I'll provide a quickly-drawn representation of what the problem is. Basically, there is a line $$l: y=-x+b$$ and there are 2 known points on it: $$A = (-6,8)$$ and $$B = (-2,4)$$ The line in question (let's name it k, it's the red one) passes through point A. Additionally, the distance between l and point C, located on k, as shown on the image, is 2. Is it possible to get the equation of k with just this amount of information?
On
Imagine that segment of length $2$ on a pivot at point $B$. As you rotate this piece around $B$, you change the position of the point $C$ on the other end.

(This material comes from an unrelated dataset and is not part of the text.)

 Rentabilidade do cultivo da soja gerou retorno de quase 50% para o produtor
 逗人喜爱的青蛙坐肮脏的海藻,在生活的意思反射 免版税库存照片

In particular, $C$ takes a circular path, and is represented by a circular function (trigonometric function) of the angle between the segment and the line $l$, which we'll call $\theta$. In order for the line $k$ to be independent of the angle, the path of $C$ must be a set of points which make a line with $A$; otherwise, there will not be a way to draw $k$ as a straight line through all the points. Since this is not the case, the line $k$ is a non-constant function of the angle of the pivot, i.e. $k = f(\theta)$.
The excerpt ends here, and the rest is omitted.